The core idea is that the model must create associations between `queries` and `docids`.\
So let's start with a simple example without models and fluffy strange stuffs.\
Here, I'm going to use pairs of `(query, vanilla_tokenized_docid)`, but for our DSI we need `(pseudo-query, densly_semantically_tokenized_docid)`.

<h2>What do we have to do?</h2>

As the (second) paper mention, we need to construct a dataset $\mathcal{T}'$.\
To do so, we start from the generation of $$\mathcal{U} = \mathcal{O} \cup \mathcal{P}\qquad
\begin{cases}
\mathcal{O} = \bigcup_i \mathcal{O}_i = \bigcup_i \{d^1_i, d^2_i, \dots, d^m_i\}\\[10pt]
\mathcal{P} = \bigcup_i \mathcal{P}_i = \bigcup_i \{pq^1_i, pq^2_i, \dots, pq^m_i\}
\end{cases}$$
with
*   $d_i^j$ the $j$-th segment of the $i$-th document that belongs to the set $\mathcal{D}$ and
*   $pq_i^j$ the pseudo-query generated by [docT5query](https://github.com/castorini/docTTTTTquery) against the document segment $d_i^j$

then, having such computed $\mathcal{U}$, we need to filter it using a so called *'dense model'* named $M$. Due to its nature, dense retrieval models effectively preserve textual information in its representation (i.e. in its latent space), so they are perfect to address such task.

> We need to find a dense retrieval model open-source



<h2>How to filter?</h2>

We need to input individual fragment $t$ originating from the document of $id_t$ that belongs to $\mathcal{U}$ in our dense retrieval model $M$; so our $t$ now behaves like a query
$$t\in d_t = doc(id_t)\in \mathcal{U}$$
this process outputs a ranked list of $k$ elements
$$R_k(t, M) = (id^1, id^2,\dots, id^k)$$
if $id_t$ belongs to $R_k(t, M)$ this means that *'the fragment $t$ possessed keyinformation relevant to the original document'* and so can be included in the training corpus $\mathcal{T}'$.\
In other words, in this way we asses that $t$ har enough information to represent the document identified by $id_t$ ans so it is a suitable query.

In [None]:
from transformers import T5Tokenizer, T5ForConditionalGeneration

# load a pretrained transformer
# DSI prefer generative-based transformers, so T5 will be good enough (also mentioned by the paper)
model_name = "t5-small"

# # #

• _Exercises to complete_:
1) Write out the rows word for word, from the line containing "Viewing this image, the" through the last row, leaving out the pictures.
2) Pick up the walkthrough on building and filtering a DSI training set right after its last line and keep writing it.

# # #

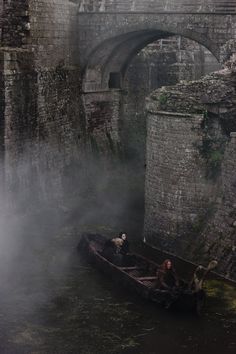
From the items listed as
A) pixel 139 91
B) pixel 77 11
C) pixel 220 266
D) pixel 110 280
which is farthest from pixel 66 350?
pixel 139 91

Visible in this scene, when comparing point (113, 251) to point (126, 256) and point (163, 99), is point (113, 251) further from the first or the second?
point (163, 99)

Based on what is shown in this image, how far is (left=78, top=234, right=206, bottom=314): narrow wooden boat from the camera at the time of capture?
52.6 feet

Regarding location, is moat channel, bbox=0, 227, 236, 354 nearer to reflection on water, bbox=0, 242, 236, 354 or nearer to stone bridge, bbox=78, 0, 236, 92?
reflection on water, bbox=0, 242, 236, 354

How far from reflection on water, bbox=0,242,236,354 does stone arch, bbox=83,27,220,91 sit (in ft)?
35.2

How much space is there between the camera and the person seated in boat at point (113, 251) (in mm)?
18562

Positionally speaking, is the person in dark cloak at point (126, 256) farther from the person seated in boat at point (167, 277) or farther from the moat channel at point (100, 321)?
the person seated in boat at point (167, 277)

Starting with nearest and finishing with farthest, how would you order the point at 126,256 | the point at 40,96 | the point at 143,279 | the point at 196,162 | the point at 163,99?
1. the point at 143,279
2. the point at 126,256
3. the point at 196,162
4. the point at 163,99
5. the point at 40,96

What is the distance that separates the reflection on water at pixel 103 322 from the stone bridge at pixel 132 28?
9.29 m

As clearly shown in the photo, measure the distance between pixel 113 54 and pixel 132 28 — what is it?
241 cm

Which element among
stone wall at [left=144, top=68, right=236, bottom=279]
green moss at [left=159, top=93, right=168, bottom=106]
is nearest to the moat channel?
stone wall at [left=144, top=68, right=236, bottom=279]

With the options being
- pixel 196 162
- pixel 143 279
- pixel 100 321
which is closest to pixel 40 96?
pixel 196 162

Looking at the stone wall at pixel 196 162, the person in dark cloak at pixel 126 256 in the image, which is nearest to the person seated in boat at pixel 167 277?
the person in dark cloak at pixel 126 256

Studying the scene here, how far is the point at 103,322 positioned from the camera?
624 inches

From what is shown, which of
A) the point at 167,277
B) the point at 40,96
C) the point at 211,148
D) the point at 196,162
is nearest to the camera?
the point at 167,277
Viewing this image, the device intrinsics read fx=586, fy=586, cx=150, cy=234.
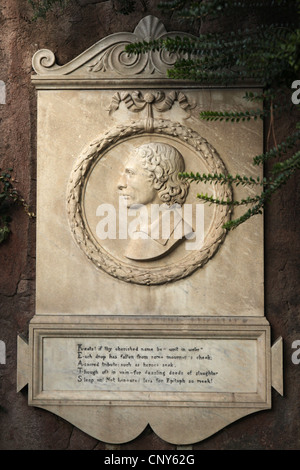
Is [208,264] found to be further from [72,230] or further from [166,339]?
[72,230]

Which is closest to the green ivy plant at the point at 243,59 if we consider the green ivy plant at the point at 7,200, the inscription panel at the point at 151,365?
the inscription panel at the point at 151,365

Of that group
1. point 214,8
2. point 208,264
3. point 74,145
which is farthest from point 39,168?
point 214,8

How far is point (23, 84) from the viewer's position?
4.04m

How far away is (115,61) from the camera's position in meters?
3.94

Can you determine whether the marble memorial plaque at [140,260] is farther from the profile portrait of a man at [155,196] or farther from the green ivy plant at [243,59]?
the green ivy plant at [243,59]

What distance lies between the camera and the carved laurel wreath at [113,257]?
385cm

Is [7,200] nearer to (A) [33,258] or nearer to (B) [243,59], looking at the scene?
(A) [33,258]

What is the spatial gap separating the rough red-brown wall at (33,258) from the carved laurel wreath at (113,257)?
33 centimetres

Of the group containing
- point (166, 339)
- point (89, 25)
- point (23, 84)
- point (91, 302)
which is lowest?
point (166, 339)

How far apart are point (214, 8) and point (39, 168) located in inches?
60.8

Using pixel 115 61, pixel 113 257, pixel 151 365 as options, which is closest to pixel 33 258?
Answer: pixel 113 257

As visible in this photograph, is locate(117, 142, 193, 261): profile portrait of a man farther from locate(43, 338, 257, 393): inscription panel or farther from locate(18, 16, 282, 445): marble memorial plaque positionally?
locate(43, 338, 257, 393): inscription panel

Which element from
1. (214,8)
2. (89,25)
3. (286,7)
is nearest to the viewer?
(214,8)

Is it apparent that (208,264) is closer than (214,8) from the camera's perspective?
No
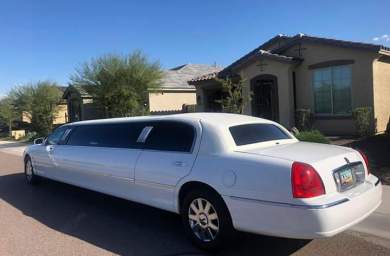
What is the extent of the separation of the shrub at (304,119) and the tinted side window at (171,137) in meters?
10.8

# # #

• _Answers to the exercise_:
1)
Viewing this image, the device intrinsics read fx=586, fy=586, cx=150, cy=234.
Is [208,264] found to be further from [72,230] or further from [166,339]?
[72,230]

Which is closest to the green ivy plant at the point at 243,59 if we consider the green ivy plant at the point at 7,200, the inscription panel at the point at 151,365?
the inscription panel at the point at 151,365

Of that group
1. point 214,8
2. point 208,264
3. point 74,145
which is farthest from point 39,168?
point 214,8

How far is point (23, 84) from the viewer's position?
4.04m

How far away is (115,61) from the camera's position in meters?
3.94

Can you determine whether the marble memorial plaque at [140,260] is farther from the profile portrait of a man at [155,196] or farther from the green ivy plant at [243,59]?
the green ivy plant at [243,59]

What distance lies between the camera and the carved laurel wreath at [113,257]?
385cm

Is [7,200] nearer to (A) [33,258] or nearer to (B) [243,59], looking at the scene?
(A) [33,258]

What is the spatial gap separating the rough red-brown wall at (33,258) from the carved laurel wreath at (113,257)?
33 centimetres

Of the group containing
- point (166, 339)
- point (89, 25)
- point (23, 84)
- point (91, 302)
which is lowest?
point (166, 339)

How far apart are point (214, 8) and point (39, 168) located in inches?
60.8

Using pixel 115 61, pixel 113 257, pixel 151 365 as options, which is closest to pixel 33 258?
Answer: pixel 113 257

As visible in this photograph, is locate(117, 142, 193, 261): profile portrait of a man farther from locate(43, 338, 257, 393): inscription panel or farther from locate(18, 16, 282, 445): marble memorial plaque positionally?
locate(43, 338, 257, 393): inscription panel

Which element from
1. (214,8)
2. (89,25)
3. (286,7)
is nearest to the viewer?
(214,8)

Is it apparent that (208,264) is closer than (214,8) from the camera's perspective?
No
What is the extent of the separation of the shrub at (304,119) and the tinted side window at (171,137) in meters?
10.8

2)
tokenizer = T5Tokenizer.from_pretrained(model_name)
model = T5ForConditionalGeneration.from_pretrained(model_name)

In [None]:
# use examples of document ids (docids) and documents
doc_ids = ["doc_001", "doc_002", "doc_003"]

# note, here documents are made by a single segment
# in genral we can have multiple segments belonging to the same document
documents = [
    "Deep learning is a subset of machine learning that uses neural networks.",
    "Reinforcement learning is a type of machine learning for decision-making.",
    "Transfer learning reuses pre-trained models to solve new tasks."
]

queries = [
    "What is deep learning?",
    "Explain reinforcement learning.",
    "How does transfer learning work?"
]

In [None]:
# tokenize docids (vanilla tokenization, just for understanding)
def tokenize_doc_id(doc_id):
    return " ".join(list(doc_id.replace("_", " _ ")))

tokenized_doc_ids = [tokenize_doc_id(doc_id) for doc_id in doc_ids]
print("Tokenized Document IDs:", tokenized_doc_ids)

In [None]:
# query-document pairs (note that we need pseudo-query)
training_data = [
    (query, doc_id) for query, doc_id in zip(queries, tokenized_doc_ids)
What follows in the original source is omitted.